Gericht: Bayerischer Verwaltungsgerichtshof
Beschluss verkündet am 27.05.2008
Aktenzeichen: 22 ZB 07.3428
Rechtsgebiete: GastG, GG


Vorschriften:

GastG § 5 Abs. 1 Nr. 1
GastG § 21 Abs. 1
GG Art. 6 Abs. 1
Diese Entscheidung enthält keinen zur Veröffentlichung bestimmten Leitsatz.
Bayerischer Verwaltungsgerichtshof

22 ZB 07.3428

In der Verwaltungsstreitsache

Wegen gaststättenrechtlicher Auflage;

hier: Antrag der Kläger auf Zulassung der Berufung gegen das Urteil des Bayerischen Verwaltungsgerichts Augsburg vom 24. Oktober 2007,

erlässt der Bayerische Verwaltungsgerichtshof, 22. Senat,

durch den Vorsitzenden Richter am Verwaltungsgerichtshof Dr. Schenk, den Richter am Verwaltungsgerichtshof Hösch, den Richter am Verwaltungsgerichtshof Eder

ohne mündliche Verhandlung am 27. Mai 2008

folgenden Beschluss:

Tenor:

I. Die Anträge auf Zulassung der Berufung werden abgelehnt.

II. Die Kläger tragen die Kosten des Antragsverfahrens je zur Hälfte.

III. Der Streitwert für das Antragsverfahren wird auf 10.000 Euro festgesetzt.

Gründe:

Die Anträge auf Zulassung der Berufung bleiben ohne Erfolg, weil unter Zugrundelegung der Darlegungen der Kläger die allein geltend gemachten ernstlichen Zweifel an der Richtigkeit des verwaltungsgerichtlichen Urteils nicht bestehen (§ 124 Abs. 2 Nr. 1, § 124 a Abs. 4 Satz 4 VwGO).

________________________________________

> **VERSTÄNDNISFRAGEN**:
(1) Beantworte anhand des Textauszugs:
(a) Welches Gericht hat das Urteil erlassen, gegen das sich die Anträge richten, und an welchem Tag?
(b) Auf welchen Betrag wird der Streitwert für das Antragsverfahren festgesetzt?
(c) Wie werden die Kosten des Antragsverfahrens verteilt?
(2) Nenne alle Vorschriften, die im Textauszug unter „Vorschriften:“ aufgeführt sind.

> **VORLIEGENDE EINTRÄGE**:
________________________________________

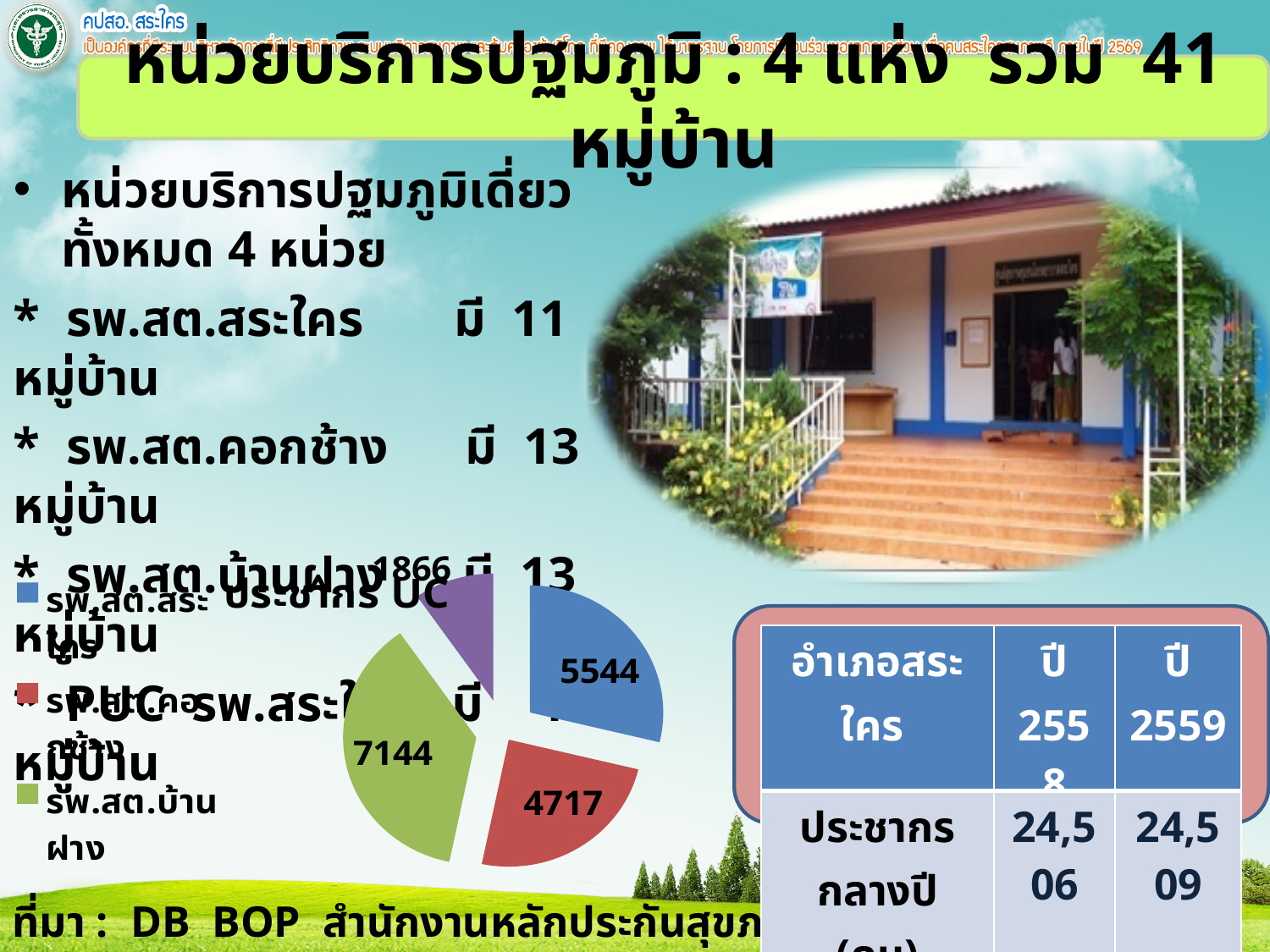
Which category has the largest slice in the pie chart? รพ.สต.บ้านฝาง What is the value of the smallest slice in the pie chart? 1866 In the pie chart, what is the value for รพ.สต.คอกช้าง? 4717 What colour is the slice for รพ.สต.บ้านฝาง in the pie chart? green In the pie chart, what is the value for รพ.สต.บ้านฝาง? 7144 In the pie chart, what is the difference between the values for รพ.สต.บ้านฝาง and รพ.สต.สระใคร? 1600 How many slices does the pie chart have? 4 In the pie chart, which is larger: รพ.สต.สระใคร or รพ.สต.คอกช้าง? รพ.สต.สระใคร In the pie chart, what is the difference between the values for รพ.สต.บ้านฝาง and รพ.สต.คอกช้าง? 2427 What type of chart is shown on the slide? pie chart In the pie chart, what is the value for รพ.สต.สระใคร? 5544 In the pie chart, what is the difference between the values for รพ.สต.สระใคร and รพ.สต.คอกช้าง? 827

________________________________________

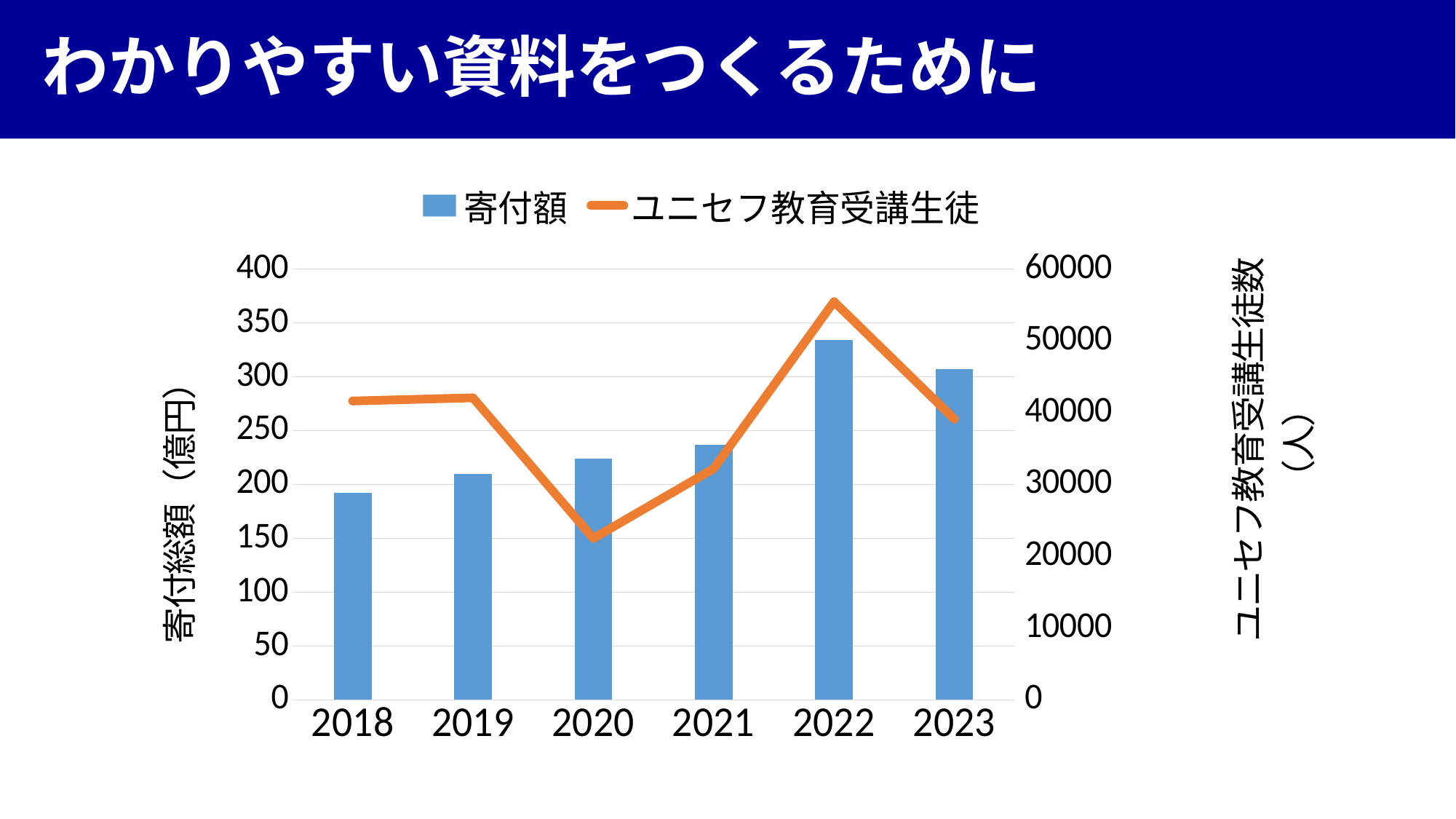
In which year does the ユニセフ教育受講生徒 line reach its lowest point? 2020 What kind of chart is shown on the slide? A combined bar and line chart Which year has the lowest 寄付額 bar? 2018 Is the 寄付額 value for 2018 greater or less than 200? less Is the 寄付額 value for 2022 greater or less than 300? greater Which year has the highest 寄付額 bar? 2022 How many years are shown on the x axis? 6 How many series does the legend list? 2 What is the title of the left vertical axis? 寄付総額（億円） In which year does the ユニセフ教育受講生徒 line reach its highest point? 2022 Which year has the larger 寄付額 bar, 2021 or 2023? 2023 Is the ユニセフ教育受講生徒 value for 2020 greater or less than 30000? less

________________________________________

> **LÖSUNGEN**:
(1)
(a) Das Bayerische Verwaltungsgericht Augsburg, am 24. Oktober 2007.
(b) Auf 10.000 Euro.
(c) Die Kläger tragen sie je zur Hälfte.

(2)
- GastG § 5 Abs. 1 Nr. 1
- GastG § 21 Abs. 1
- GG Art. 6 Abs. 1